Responsibilities of the fellow:

  • Study decomposition rates and half lives of the most important antibiotics used in livestock production during simulated manure storage.
  • Measure GHG emissions (CH4, N2O, CO2) during manure storage and from manure applied to soils and how these emissions are affected by concentrations of antibiotic residues.
  • Measure leaching of nutrients, antibiotic residues, and antibiotic resistant bacteria from manure.
  • Evaluate the microbiome structure of livestock manure with and without antibiotic residues, and how microbial functionality is affected through changes in nutrient cycling processes (e.g., decomposition rates, respiration, nitrification/denitrification, methanogenesis/methane oxidation).
  • Test the influence of manure management interventions (e.g., covering, compacting, composting, biogas digestion, use of additives) on antibiotic residue concentrations and antibiotic resistance as well as fertilizer quality.
  • Write scientific papers and prepare conference/workshop presentations describing results and their implications for antibiotic resistance transmission risks, livestock productivity, GHG and nutrient management.
  • Communicate findings to relevant stakeholders (ministries, extension officers, farmers, etc.).
  • Provide supervision and guidance to field support staff and research assistants.

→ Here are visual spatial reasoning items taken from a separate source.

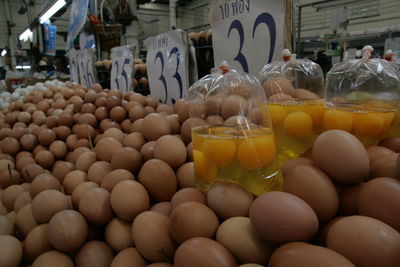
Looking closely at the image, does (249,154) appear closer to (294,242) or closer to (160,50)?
(294,242)

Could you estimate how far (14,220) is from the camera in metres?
1.04

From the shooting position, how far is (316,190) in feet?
1.88

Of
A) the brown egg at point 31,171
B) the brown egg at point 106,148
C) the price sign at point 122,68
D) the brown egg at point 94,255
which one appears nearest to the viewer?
the brown egg at point 94,255

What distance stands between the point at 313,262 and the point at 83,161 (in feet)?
3.25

Minimum requirements for the ideal candidate

  • MSc in Environmental Microbiology, Environmental Sciences, Agricultural Sciences, or any other relevant discipline.
  • Experience with GHG measurements, soil and water measurements, and environmental microbiology.
  • Knowledge on livestock production systems in developing countries.
  • Experience in handling diverse datasets, data processing and statistical software such as R, SPSS, Matlab or Python.
  • Ability to jointly work in a multinational team of scientists and technicians from other disciplines (biogeochemistry, agricultural sciences, social sciences, economics, veterinary medicine etc.).
  • Ability to apply necessary steps to ensure data quality assurance and data quality control.
  • Ability to supervise and guide research assistants and junior graduate students e.g., Bachelor or master’s level.
  • Excellent communication skills.

Location: ILRI, Nairobi, Kenya.

Duration: 3 years

Terms of appointment and benefits: This is a 3-year appointment subject to satisfactory performance. ILRI will offer a competitive stipend to cover living expenses in the project location, medical cover, and meet all research expenses. ILRI will also meet tuition fees at the fellow’s university of admission. The successful candidate will be supervised jointly by an ILRI scientist and the university/academic supervisor and will receive capacity development opportunities from ILRI.

How to apply: All applications MUST include the following (applications not containing these documents will not be considered):

  • a cover letter addressed to Head of Capacity Development, expressing interest in the fellowship position and the motivation. The position title and reference number (REF: GF/ILRI/OHRECA-SLS/12/2021) should be clearly marked on the subject line of the cover letter.
  • CV including names and addresses (including telephone and email) of three referees who are knowledgeable about the candidate’s professional qualifications and work experience.
  • academic qualification certificates/transcripts.

Applications must be submitted through our recruitment portal on or before 31 January 2022.

Due to the volume of applications, only shortlisted candidates will be contacted.

ILRI does not charge a fee at any stage of the recruitment process (application, interview meeting, processing or training). ILRI also does not concern itself with information on applicants’ bank accounts.